The Committee for Medicinal Products for Human Use (CHMP), an arm of the European Medicines Agency (EMA), has recommended the approval of Lynparza (olaparib) tablets for the treatment of advanced breast cancer patients whose tumor is HER2-negative and positive for BRCA mutations.
The recommendation is for patients already treated with chemotherapy — anthracycline and a taxane — unless they were not suitable for such treatments. Also, patients with hormone receptor (HR)-positive cancer should have received or been considered unsuitable for hormone therapy.
The European Commission will now review CHMP’s opinion before making a decision.
“Despite progress in treating patients with advanced breast cancer, there remains a significant unmet need for new treatment options,” Dave Fredrickson, executive vice president of oncology at AstraZeneca, said in a press release. “If approved, Lynparza will provide these patients with both a targeted and oral chemotherapy-free option.”
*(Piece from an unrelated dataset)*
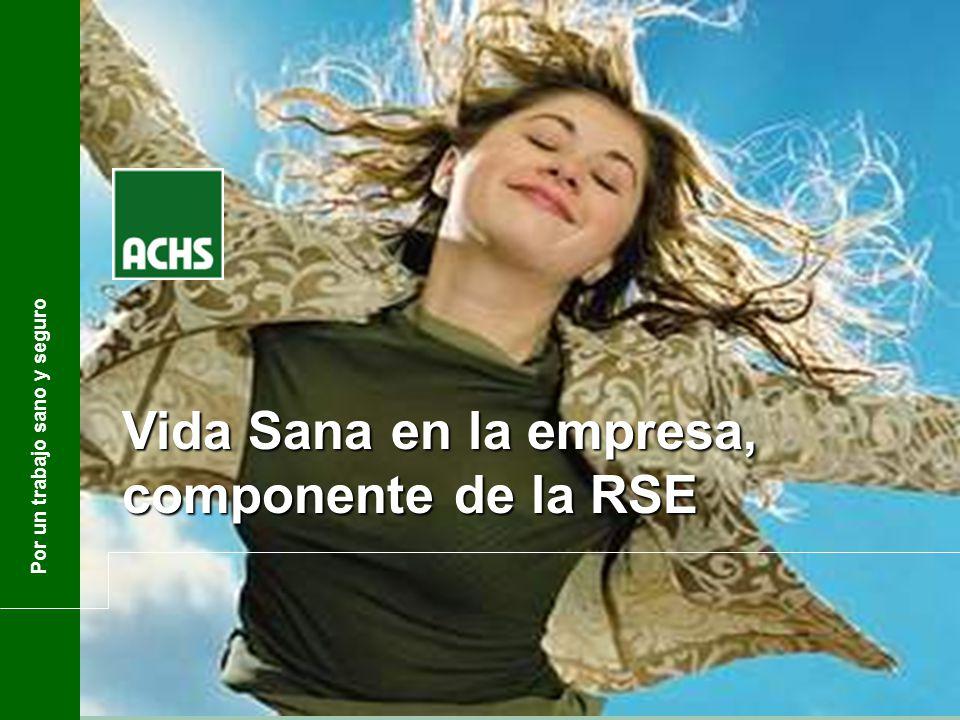 Bárbara Délano Directora Relaciones Institucionales Gerencia Asuntos Corporativos Por un trabajo sano y seguro Vida Sana en la empresa, componente de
Lynparza, developed by AstraZeneca and Merck (known as MSD outside the U.S. and Canada), is a PARP inhibitor that blocks the DNA repair process. The PARP enzyme is particularly relevant for DNA repair in people with BRCA mutations, and blocking it prevents the survival of tumors.
Lynparza is currently available for the maintenance treatment of ovarian cancer patients, and is already approved in the U.S. and Japan for BRCA-mutated, HER2-negative metastatic breast cancer patients who received prior chemotherapy.
These breast cancer approvals, like the submission to the European regulatory agency, were all supported by results from the ongoing OlympiAD Phase 3 trial (NCT02000622), where Lynparza decreased the risk of disease progression or death by 42% compared to chemotherapy.
OlympiAD included 302 patients with HER2-negative locally advanced or metastatic breast cancer randomly assigned Lynparza or physician’s choice chemotherapy — Xeloda (capecitabine), Navelbine (vinorelbine), or Halaven (eribulin).
Its main goal was to determine whether treatment with 300 mg Lynparza tablets twice daily could delay disease progression or death. Secondary measures included time to disease progression or death after a subsequent treatment, overall survival, objective response rate, and quality of life assessments.
Investigators found that patients on Lynparza lived a median of seven months before their disease progressed, compared to 4.2 months for those given chemotherapy — a 42% reduction in the risk of disease progression or death.
Also, more patients responded to Lynparza (60%) compared to chemotherapy (29%). Complete responses were also more frequent in the Lynparza group — 9% versus 1.5%.
Lynparza also reduced the risk of death or disease progression after a subsequent therapy by 43%, but had no impact on patients’ overall survival.
“The positive opinion from CHMP for Lynparza in this patient population is an important milestone,” said Roy Baynes, MD, PhD, senior vice president and head of global clinical development, chief medical officer, Merck Research Laboratories.
“This decision brings us one step closer to offering a new treatment option to patients with advanced breast cancer and further underscores the critical need to identify patients’ BRCA status, in addition to hormone receptor and HER2 expression status, as part of the management of this disease,” he said.